Players have to stay out of his way and help him in this quest, crushing crates of ore to reveal the Oregorger-style buffet inside. This allows him to refill his mana and return to the first phase, which is way more manageable than a giant rolling wrecking ball.
The Blast Furnace
The final boss in the first wing of Blackrock Foundry is actually a multiple-mob fight: the Blast Furnace, featuring Foreman Feldspar and the Heart of the Mountain.
Your job is to release the Heart of the Mountain in order to kill it. You’ll do that by blowing up heat regulators next to the furnace with bombs that the trash mobs throw at random players and drop on the floor when they die.

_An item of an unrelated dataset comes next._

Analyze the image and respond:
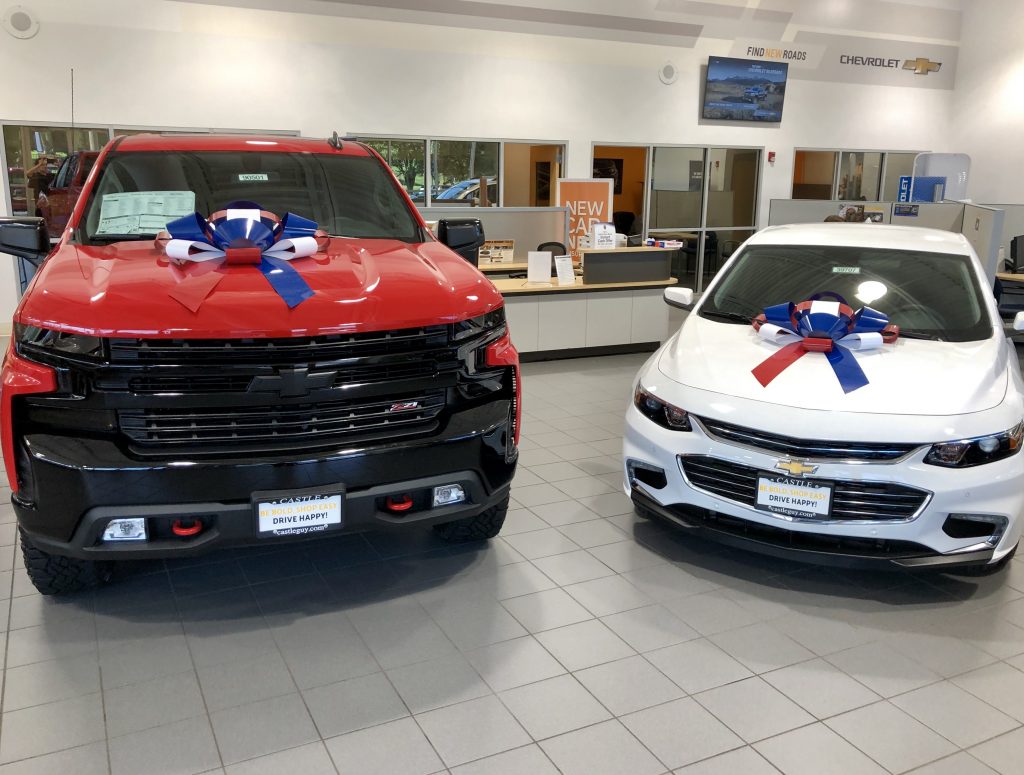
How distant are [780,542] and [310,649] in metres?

Players either take the bomb they’re thrown (or pick one up from the floor) over by the regulators, where they blow up. Anyone else standing around will also take heavy damage.
Foreman Feldspar is out and causing trouble during this phase, attempting to repair the regulators, dropping fire on the ground, and beating up on tanks.
In the second phase, you’ll be killing the primal elementalists that are keeping the Heart from attacking you (and other mobs that assist them). Yes, that does seem counterintuitive, but it’s difficult to loot something that’s still alive.
You’ll kill small slag elementals near the primals to remove their shields. Those small elementals randomly target a player, so their job is to go stand next to a primal and hope the rest of the group saves their bacon. Slag elementals explode when they die, taking down the primals’ shields and any players that happen to be standing nearby.
When the shields are down, you’ll attack the primals and get rid of a buff that heals them by purging or dispelling it.
Players with priest characters have an extremely fun tactic in this fight: Security Guard trash mobs that spawn throughout the battle can do huge damage to the smaller slag elementals, but only if mind controlled by a priest in the group.
The final phase is burning the Heart of the Mountain itself, which mostly consists of players staying out of fire and pouring as much damage into the boss as possible before his room-wide explosions kill everyone.